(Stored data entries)
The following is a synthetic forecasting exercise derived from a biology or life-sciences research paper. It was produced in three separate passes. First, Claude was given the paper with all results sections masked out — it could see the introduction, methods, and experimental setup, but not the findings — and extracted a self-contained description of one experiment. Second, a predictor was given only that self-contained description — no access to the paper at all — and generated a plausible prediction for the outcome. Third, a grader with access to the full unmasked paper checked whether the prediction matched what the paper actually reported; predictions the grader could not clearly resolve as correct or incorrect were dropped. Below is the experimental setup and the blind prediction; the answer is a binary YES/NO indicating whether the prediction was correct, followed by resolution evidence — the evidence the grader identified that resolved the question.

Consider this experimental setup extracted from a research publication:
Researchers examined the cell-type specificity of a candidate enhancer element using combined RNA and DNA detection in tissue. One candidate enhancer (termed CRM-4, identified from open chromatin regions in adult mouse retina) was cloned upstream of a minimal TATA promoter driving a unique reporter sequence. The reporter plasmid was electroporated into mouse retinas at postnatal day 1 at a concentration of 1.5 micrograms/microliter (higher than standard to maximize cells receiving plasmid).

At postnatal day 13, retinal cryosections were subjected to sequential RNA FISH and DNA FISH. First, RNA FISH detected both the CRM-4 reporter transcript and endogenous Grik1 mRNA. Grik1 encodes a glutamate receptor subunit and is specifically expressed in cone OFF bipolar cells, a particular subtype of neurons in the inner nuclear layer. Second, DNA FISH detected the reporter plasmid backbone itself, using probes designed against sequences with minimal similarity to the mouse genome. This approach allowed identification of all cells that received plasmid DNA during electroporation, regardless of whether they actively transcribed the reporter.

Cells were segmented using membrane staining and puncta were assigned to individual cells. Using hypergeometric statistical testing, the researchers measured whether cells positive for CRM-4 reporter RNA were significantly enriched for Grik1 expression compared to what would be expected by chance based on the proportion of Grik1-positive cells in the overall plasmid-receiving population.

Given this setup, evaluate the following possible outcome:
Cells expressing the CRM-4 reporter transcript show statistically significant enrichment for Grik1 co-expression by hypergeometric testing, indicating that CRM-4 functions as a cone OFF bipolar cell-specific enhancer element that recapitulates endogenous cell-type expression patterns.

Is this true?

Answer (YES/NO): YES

==

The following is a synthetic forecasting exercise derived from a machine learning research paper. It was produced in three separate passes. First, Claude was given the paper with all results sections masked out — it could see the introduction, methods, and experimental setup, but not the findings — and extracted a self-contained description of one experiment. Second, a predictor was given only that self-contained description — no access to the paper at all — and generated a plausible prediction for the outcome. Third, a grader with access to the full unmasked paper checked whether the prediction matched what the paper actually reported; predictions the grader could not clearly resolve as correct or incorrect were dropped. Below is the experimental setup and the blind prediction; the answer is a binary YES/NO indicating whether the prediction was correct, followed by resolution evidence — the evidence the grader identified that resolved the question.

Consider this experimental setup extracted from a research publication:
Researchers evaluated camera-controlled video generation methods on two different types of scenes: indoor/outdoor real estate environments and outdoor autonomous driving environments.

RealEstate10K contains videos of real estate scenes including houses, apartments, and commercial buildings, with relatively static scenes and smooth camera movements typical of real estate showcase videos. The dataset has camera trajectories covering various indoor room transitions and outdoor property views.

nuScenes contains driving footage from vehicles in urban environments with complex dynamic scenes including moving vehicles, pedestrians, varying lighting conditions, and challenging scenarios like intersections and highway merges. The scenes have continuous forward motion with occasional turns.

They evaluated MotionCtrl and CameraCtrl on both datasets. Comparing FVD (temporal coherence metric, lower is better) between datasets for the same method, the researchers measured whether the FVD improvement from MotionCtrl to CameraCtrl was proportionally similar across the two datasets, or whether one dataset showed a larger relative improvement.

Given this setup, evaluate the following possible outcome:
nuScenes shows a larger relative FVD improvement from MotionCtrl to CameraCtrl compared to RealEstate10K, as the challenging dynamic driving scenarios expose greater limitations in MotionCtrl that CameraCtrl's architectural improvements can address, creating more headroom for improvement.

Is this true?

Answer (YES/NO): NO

**TASK STATEMENT**
Restate word for word the lines of the data above, starting at the line containing "Cells expressing the" and ending at the line containing "Answer (YES/NO): YES", both included, and nothing more.

**RESPONSE**
Cells expressing the CRM-4 reporter transcript show statistically significant enrichment for Grik1 co-expression by hypergeometric testing, indicating that CRM-4 functions as a cone OFF bipolar cell-specific enhancer element that recapitulates endogenous cell-type expression patterns.

Is this true?

Answer (YES/NO): YES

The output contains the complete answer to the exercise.